Starting Our Family

The reality of infertility, IVF and donor eggs

Confessions Of A Pee Stick Junkie

on August 8, 2013


Hey, don’t judge I like to be thorough lol.  Like I said in my previous post, I’m not sure how many positive sticks it will take to convince me that I’m preggo. 

I started chugging water like crazy before I went home yesterday.   I left work a half hour early because I knew I had to stop at the pharmacy for my purchases and start peeing so I could build my surprise for M. 


Yup, $69.51 worth of pee sticks in different varieties. 

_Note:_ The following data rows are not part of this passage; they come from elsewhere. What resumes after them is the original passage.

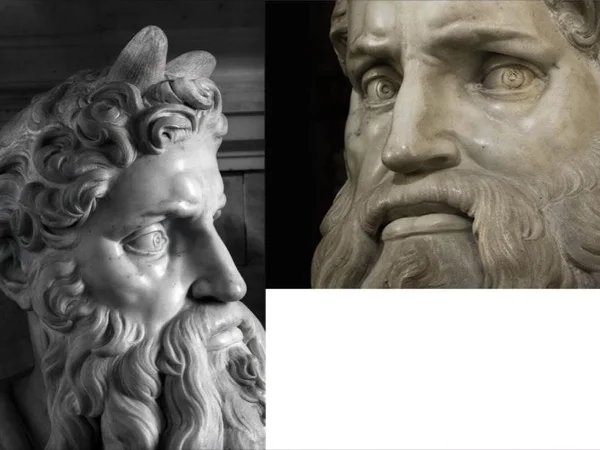 The Moses of Michelangelo, the school of the gladiators and an overview of an archaeological dig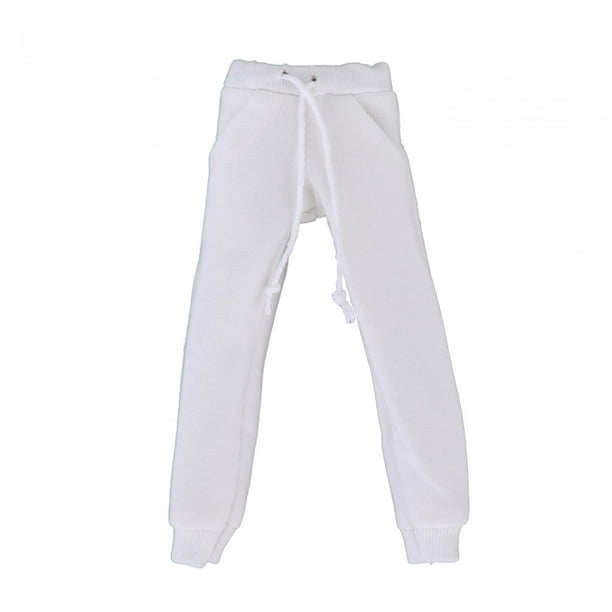1/12 Scale Action Figures Clothes Male and Female Doll Sportswear Costume  White Pants 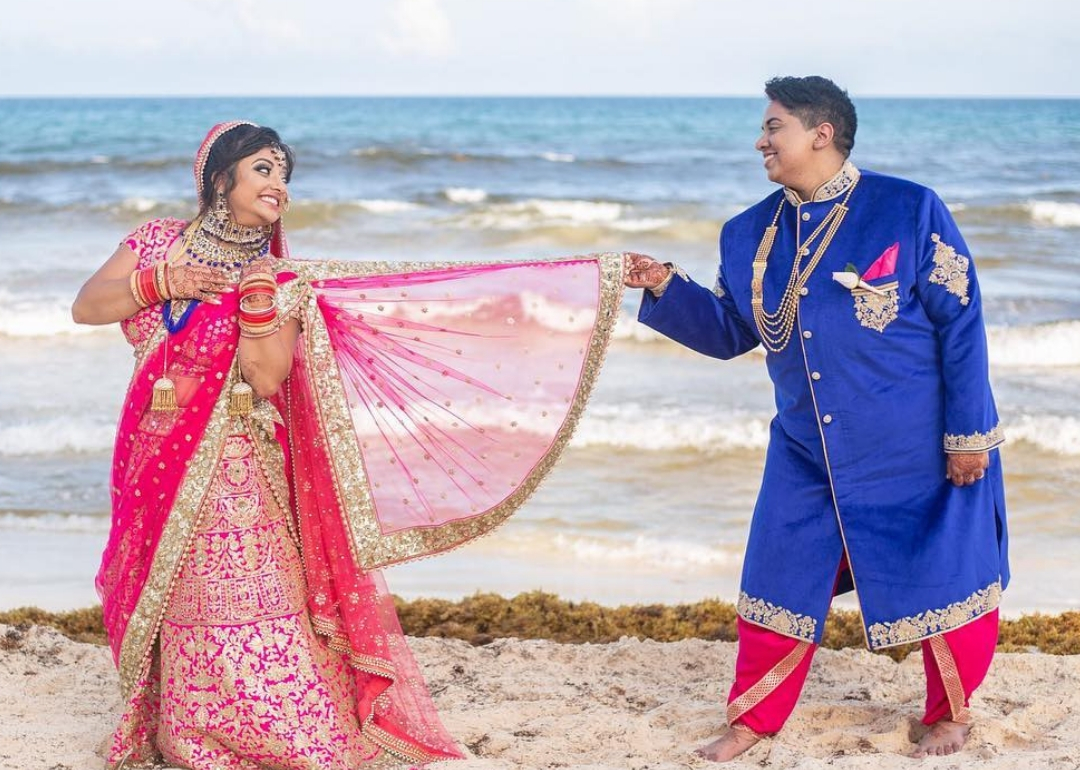 Indian Descendent Lesbian Couple Got Married In Cancun
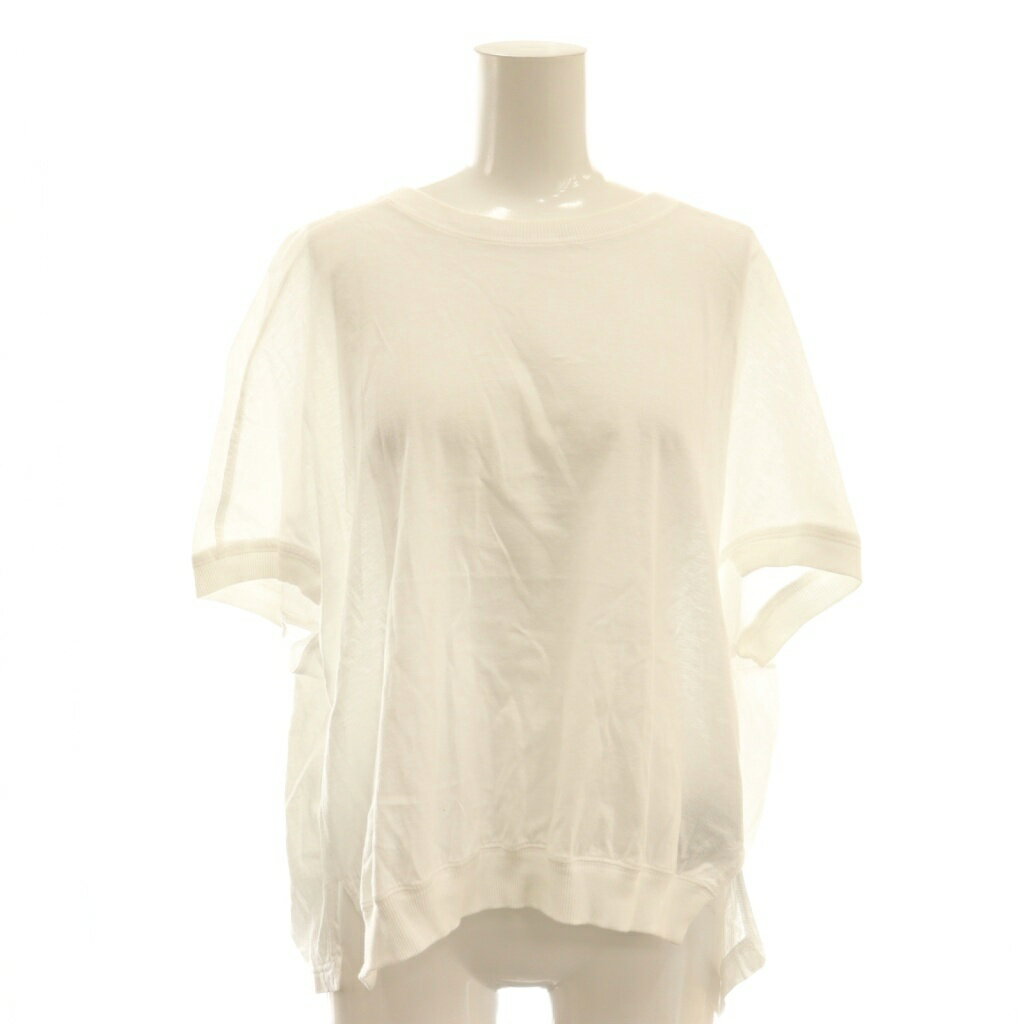 【中古】ディウカ divka カットソー プルオーバー 半袖 1 ホワイト /DF ■GY57 レディース 【ベクトル 古着】 251202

I had to lay them out because I knew I didn’t have enough pee in me and I wanted to take the expensive ones first.   Technically you are supposed to use first morning urine or at least hold your pee for a few hours.  Ain’t nobody got no time for that! 


I took some digital ones first since they are supposedly the hardest to get a read on.  If they say its true it pretty much is true (even though I still can’t believe it).

tests yes

I literally sat on the toilet chugging water and texting with Starr.  At one point I had to put the phone down because I needed to concentrate lol.

So I would pee on them and then line them up on a towel while they “cured” hahaha.  Yes, I’m a psychopath I know lol.


After a while I was really just pissing straight water and the lines were getting harder and harder to read.  Out of all 10 tests I had 2 duds which I think were due to lack of actual urine in my pee.   I figured 8 was enough to make my surprise for M.  I’ll post those details in a separate blog.